# Are you open tomorrow?



## japanilainen

Hei!

A short question: What can I say if I want to ask if the shop's open tomorrow?

Is "Onko auki huomenna?" correct?

Thank you and hyvää itsenäisyyspäivä


----------



## Grumpy Old Man

It's slightly off but they'll understand you all right! If you add _kauppa_, it sounds better: _Onko kauppa auki huomenna?

_Hyvää itsenäisyyspäivä*ä* itsellesikin!
GOM


----------



## sakvaka

When addressing the shop assistant, I would say _Ootteko te auki huomenna _(_normaalisti_)_?_


----------



## japanilainen

Thank you guys 

Well, I was thinking I could use that since this weekend is holiday... Have no idea which shops will open on "itsenäisyyspäivä" and "jouluaatto"/"joulupäivä"/"uusivuosi". I can sure ask them for information using the answered provided (if there's no otherwise reminder)


----------



## Grumpy Old Man

No shops will be open on Independence Day, Christmas Day and New Year's Day. All shops will be open on Christmas Eve but they close early, about 1 pm. Some shops selling groceries will be open on Boxing Day.


----------



## sakvaka

Shops with area of less than 100 sq. m. can be held open on national/ecclesiastic holidays. For example, many Siwa grocery shops will be open the 6th of December.


----------



## Grumpy Old Man

sakvaka said:


> Shops with area of less than 100 sq. m. can be held open on national/ecclesiastic holidays. For example, many Siwa grocery shops will be open the 6th of December.


Really? I didn't know that. Thanks for the information. I guess the idea of going to a supermarket on Independence Day never crossed my mind and that's why recent changes in pertinent legislation had escaped my attention.

GOM


----------

**Data records:**
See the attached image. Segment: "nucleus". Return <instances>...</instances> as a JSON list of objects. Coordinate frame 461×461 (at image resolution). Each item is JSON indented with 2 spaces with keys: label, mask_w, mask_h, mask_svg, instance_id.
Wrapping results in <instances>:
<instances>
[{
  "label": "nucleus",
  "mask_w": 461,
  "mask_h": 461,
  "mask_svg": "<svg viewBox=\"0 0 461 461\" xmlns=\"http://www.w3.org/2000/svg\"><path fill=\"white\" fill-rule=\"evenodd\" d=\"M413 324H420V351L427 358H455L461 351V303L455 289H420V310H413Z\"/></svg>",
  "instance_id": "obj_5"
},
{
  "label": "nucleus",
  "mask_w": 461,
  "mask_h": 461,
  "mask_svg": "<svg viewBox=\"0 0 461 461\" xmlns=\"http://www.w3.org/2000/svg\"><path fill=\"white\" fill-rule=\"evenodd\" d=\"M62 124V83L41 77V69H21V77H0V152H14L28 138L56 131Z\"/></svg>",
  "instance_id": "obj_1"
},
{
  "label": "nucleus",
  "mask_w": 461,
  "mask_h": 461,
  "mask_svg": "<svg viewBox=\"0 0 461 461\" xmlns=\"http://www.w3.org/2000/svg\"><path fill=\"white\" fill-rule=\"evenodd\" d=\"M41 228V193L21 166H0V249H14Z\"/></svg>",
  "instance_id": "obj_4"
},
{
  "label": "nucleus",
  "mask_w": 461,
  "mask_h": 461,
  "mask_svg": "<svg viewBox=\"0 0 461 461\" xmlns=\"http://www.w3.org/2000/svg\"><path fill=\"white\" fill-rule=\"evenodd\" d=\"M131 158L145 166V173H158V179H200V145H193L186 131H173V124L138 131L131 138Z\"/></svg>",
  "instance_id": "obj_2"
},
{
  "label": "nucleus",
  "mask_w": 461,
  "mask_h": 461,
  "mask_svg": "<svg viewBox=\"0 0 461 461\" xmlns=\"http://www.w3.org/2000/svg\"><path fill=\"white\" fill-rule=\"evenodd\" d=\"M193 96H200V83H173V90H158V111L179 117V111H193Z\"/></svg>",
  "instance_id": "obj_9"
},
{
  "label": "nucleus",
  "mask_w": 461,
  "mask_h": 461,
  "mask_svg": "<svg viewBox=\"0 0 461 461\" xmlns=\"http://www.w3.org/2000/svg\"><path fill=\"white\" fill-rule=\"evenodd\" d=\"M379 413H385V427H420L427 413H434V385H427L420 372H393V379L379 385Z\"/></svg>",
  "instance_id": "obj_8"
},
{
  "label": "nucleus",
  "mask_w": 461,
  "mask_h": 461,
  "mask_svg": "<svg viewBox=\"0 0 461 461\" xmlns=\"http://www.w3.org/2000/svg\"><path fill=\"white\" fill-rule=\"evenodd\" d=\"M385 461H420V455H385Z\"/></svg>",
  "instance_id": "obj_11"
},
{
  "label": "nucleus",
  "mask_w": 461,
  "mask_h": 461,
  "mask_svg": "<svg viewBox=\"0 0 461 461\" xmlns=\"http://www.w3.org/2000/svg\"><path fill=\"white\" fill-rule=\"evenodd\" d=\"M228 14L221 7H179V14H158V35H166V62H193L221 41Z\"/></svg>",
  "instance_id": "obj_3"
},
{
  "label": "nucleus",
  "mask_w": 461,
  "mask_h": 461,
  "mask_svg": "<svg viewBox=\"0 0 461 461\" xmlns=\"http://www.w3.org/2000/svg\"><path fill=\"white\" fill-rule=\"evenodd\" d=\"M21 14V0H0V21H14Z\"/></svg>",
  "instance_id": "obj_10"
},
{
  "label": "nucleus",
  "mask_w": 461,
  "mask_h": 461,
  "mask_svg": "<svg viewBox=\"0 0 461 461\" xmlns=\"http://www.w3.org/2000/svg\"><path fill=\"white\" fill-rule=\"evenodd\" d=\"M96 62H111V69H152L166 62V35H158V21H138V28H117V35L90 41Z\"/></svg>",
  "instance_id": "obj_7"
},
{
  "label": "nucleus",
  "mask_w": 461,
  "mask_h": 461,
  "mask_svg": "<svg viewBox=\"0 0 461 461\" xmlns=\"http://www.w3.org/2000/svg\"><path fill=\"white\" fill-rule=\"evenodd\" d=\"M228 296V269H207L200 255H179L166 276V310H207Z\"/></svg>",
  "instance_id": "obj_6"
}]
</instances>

**Set of tasks:**
[1] Copy out the passage of the thread that begins with the words containing "Well, I was" and ends with "on Boxing Day.".
[2] Name every holiday that the thread mentions by an English name.
The material that comes after the thread stands apart from it.

**Solutions by task:**
[1]
Well, I was thinking I could use that since this weekend is holiday... Have no idea which shops will open on "itsenäisyyspäivä" and "jouluaatto"/"joulupäivä"/"uusivuosi". I can sure ask them for information using the answered provided (if there's no otherwise reminder)


----------



## Grumpy Old Man

No shops will be open on Independence Day, Christmas Day and New Year's Day. All shops will be open on Christmas Eve but they close early, about 1 pm. Some shops selling groceries will be open on Boxing Day.

[2] Independence Day, Christmas Day, New Year's Day, Christmas Eve, Boxing Day